Copilotプランを再生成し、テーブルを更新し、アンケートの回答を記録し、それに応じてタスク リストを修正します。

実行のガイドラインを提供する

スコープとタスクに加えて、モダナイゼーションの実行方法を規定する手法、規約、ツール、ルールといったガイドラインも Copilot に提供します。 ガイドラインは、多くの場合、プランの Guidelines セクションとして、またはローカル ルール ファイルへの参照として追加します。
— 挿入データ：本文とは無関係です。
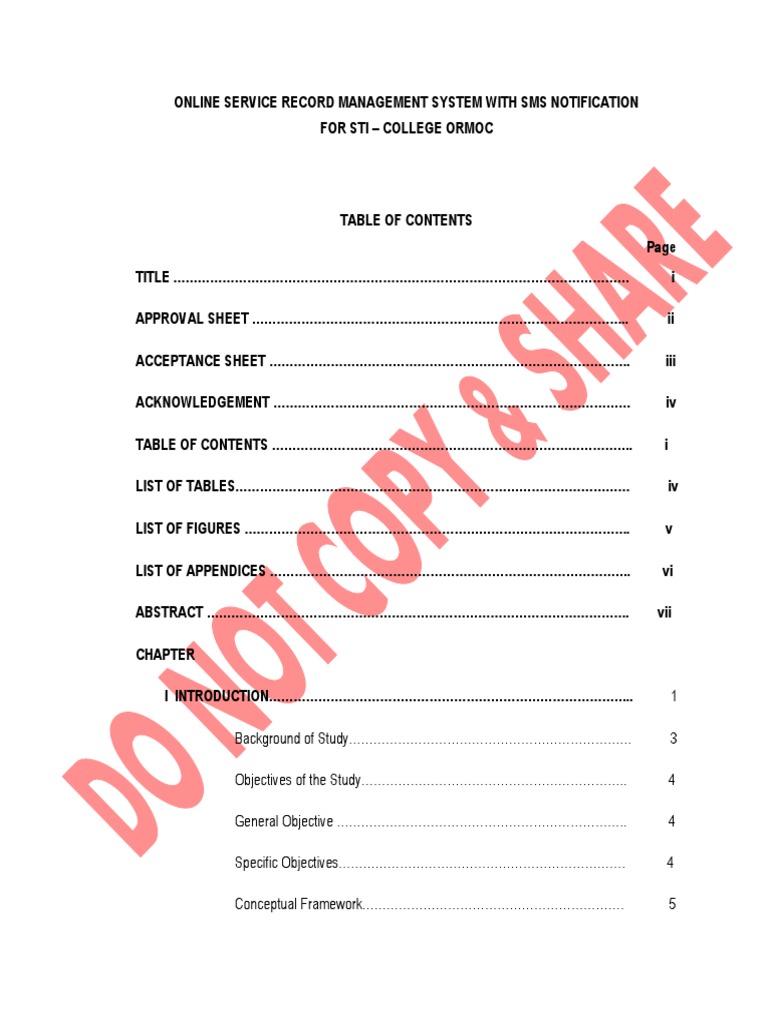 ONLINE SERVICE RECORD MANAGEMENT SYSTEM WITH SMS NOTIFICATION
FOR STI – COLLEGE ORMOC

TABLE OF CONTENTS

Page

TITLE i

APPROVAL SHEET ii

ACCEPTANCE SHEET iii

ACKNOWLEDGEMENT iv

TABLE OF CONTENTS i

LIST OF TABLES iv

LIST OF FIGURES v

LIST OF APPENDICES vi

ABSTRACT vii

CHAPTER

I INTRODUCTION 1

Background of Study 3

Objectives of the Study 4

General Objective 4

Specific Objectives 4

Conceptual Framework 5

DO NOT COPY & SHARE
Copilot がコードをどのように変更するかを導くのに役立つ指示を、次のように含めます:

  • 特定の移行方法に関する制約または禁止 (たとえば、 Spring Cloud Azure スターターを導入しないでください。ネイティブ SDK を使用)。
  • コード スタイルまたは規則の要件。
  • エージェントがアクセスできる内部ファイル、ドキュメント、またはスクリプトへのリンク。
  • エラーの修正や移行の実行に役立つドメイン知識。
  • エージェントがコードの変更に注釈を付ける方法またはコメントする方法に関する要件。
  • 実行中に作成された一時的な成果物のクリーンアップ手順。

Example:

Add these guidelines to the plan:
- Use Azure Managed Identity for every Azure service connection. Do not introduce connection strings or Key Vault secrets unless a service has no Managed Identity support.
- Follow the code conventions defined in `/docs/internal/code-style.md`.
- Provide detailed comments explaining why each code change is necessary.
- After execution, remove any temporary scripts or scratch files created during migration.